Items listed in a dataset

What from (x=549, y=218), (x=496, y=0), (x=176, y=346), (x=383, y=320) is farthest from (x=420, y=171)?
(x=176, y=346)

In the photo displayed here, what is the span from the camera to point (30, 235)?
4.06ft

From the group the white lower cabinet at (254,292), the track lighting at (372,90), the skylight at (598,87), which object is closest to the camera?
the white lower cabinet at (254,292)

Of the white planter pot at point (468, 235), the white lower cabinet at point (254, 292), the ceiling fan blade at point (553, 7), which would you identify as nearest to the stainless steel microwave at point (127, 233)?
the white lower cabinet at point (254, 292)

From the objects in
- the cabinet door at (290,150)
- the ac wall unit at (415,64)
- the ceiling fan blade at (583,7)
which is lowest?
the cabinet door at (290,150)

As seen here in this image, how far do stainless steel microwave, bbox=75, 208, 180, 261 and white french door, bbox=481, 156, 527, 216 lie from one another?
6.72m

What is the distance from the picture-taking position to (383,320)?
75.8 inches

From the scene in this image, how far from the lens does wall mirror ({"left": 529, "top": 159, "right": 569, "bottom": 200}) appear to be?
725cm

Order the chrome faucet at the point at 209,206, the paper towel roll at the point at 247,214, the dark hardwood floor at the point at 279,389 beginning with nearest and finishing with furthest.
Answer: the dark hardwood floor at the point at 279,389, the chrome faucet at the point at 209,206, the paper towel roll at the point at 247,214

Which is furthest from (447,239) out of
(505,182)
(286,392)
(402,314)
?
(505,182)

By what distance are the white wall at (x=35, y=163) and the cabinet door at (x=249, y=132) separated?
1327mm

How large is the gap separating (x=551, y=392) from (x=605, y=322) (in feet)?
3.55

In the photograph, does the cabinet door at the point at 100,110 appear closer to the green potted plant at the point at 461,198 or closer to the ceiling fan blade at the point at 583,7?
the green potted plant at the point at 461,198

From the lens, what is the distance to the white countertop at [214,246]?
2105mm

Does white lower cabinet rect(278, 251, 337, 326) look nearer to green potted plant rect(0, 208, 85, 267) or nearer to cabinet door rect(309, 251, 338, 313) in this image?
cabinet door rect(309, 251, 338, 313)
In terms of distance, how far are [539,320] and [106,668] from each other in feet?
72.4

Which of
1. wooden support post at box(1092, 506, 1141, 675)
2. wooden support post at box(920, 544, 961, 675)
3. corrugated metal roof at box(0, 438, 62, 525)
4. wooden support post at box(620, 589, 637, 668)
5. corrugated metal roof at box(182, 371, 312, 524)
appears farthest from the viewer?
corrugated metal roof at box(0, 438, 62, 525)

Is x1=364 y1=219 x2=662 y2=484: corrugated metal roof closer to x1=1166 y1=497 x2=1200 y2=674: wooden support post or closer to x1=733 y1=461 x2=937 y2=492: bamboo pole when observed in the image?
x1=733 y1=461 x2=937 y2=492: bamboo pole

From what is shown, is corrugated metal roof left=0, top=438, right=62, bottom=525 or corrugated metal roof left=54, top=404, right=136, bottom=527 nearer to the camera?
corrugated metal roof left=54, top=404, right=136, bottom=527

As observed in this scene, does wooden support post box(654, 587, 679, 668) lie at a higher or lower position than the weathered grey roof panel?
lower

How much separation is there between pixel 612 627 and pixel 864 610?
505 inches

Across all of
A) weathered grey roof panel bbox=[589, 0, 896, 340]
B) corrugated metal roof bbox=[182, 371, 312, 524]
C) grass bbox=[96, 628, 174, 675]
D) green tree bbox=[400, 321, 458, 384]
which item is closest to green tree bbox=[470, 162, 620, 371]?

_TASK BRIEF:_
Reproduce all of the entries word for word.

_ANSWER IN FULL:_
What from (x=549, y=218), (x=496, y=0), (x=176, y=346), (x=383, y=320) is farthest from (x=420, y=171)?
(x=176, y=346)

In the photo displayed here, what is the span from the camera to point (30, 235)?
4.06ft

From the group the white lower cabinet at (254,292), the track lighting at (372,90), the skylight at (598,87), which object is closest to the camera?
the white lower cabinet at (254,292)

Of the white planter pot at point (468, 235), the white lower cabinet at point (254, 292), the ceiling fan blade at point (553, 7), which would you identify as nearest to the stainless steel microwave at point (127, 233)?
the white lower cabinet at point (254, 292)

From the objects in
- the cabinet door at (290,150)
- the ac wall unit at (415,64)
- the ceiling fan blade at (583,7)
which is lowest?
the cabinet door at (290,150)

As seen here in this image, how far do stainless steel microwave, bbox=75, 208, 180, 261 and white french door, bbox=481, 156, 527, 216 lie from one another?
6.72m

What is the distance from the picture-taking position to (383,320)?
75.8 inches

From the scene in this image, how far from the lens does wall mirror ({"left": 529, "top": 159, "right": 569, "bottom": 200}) appear to be?
725cm

Order the chrome faucet at the point at 209,206, the paper towel roll at the point at 247,214, the dark hardwood floor at the point at 279,389 beginning with nearest and finishing with furthest.
Answer: the dark hardwood floor at the point at 279,389, the chrome faucet at the point at 209,206, the paper towel roll at the point at 247,214

Which is furthest from (447,239) out of
(505,182)
(286,392)
(402,314)
?
(505,182)

By what distance are the white wall at (x=35, y=163) and the cabinet door at (x=249, y=132) separated?
1327mm

How large is the gap separating (x=551, y=392) from (x=605, y=322) (in feet)?
3.55

In the photograph, does the cabinet door at the point at 100,110 appear closer to the green potted plant at the point at 461,198 or closer to the ceiling fan blade at the point at 583,7?
the green potted plant at the point at 461,198

From the lens, what is the distance to the white countertop at [214,246]?
2105mm

Does white lower cabinet rect(278, 251, 337, 326) look nearer to green potted plant rect(0, 208, 85, 267) or nearer to cabinet door rect(309, 251, 338, 313) in this image?
cabinet door rect(309, 251, 338, 313)
In terms of distance, how far are [539,320] and [106,668] from each other in feet?
72.4

Which of
1. wooden support post at box(1092, 506, 1141, 675)
2. wooden support post at box(920, 544, 961, 675)
3. corrugated metal roof at box(0, 438, 62, 525)
4. wooden support post at box(620, 589, 637, 668)
5. corrugated metal roof at box(182, 371, 312, 524)
appears farthest from the viewer?
corrugated metal roof at box(0, 438, 62, 525)

Is x1=364 y1=219 x2=662 y2=484: corrugated metal roof closer to x1=1166 y1=497 x2=1200 y2=674: wooden support post or closer to x1=733 y1=461 x2=937 y2=492: bamboo pole when observed in the image?
x1=733 y1=461 x2=937 y2=492: bamboo pole

From what is shown, is corrugated metal roof left=0, top=438, right=62, bottom=525 or corrugated metal roof left=54, top=404, right=136, bottom=527 nearer to the camera?
corrugated metal roof left=54, top=404, right=136, bottom=527

As observed in this scene, does wooden support post box(654, 587, 679, 668) lie at a higher or lower position than the weathered grey roof panel?
lower

How much separation is there between pixel 612 627 and pixel 864 610?
505 inches

Across all of
A) weathered grey roof panel bbox=[589, 0, 896, 340]
B) corrugated metal roof bbox=[182, 371, 312, 524]
C) grass bbox=[96, 628, 174, 675]
D) green tree bbox=[400, 321, 458, 384]
which item is closest to green tree bbox=[470, 162, 620, 371]?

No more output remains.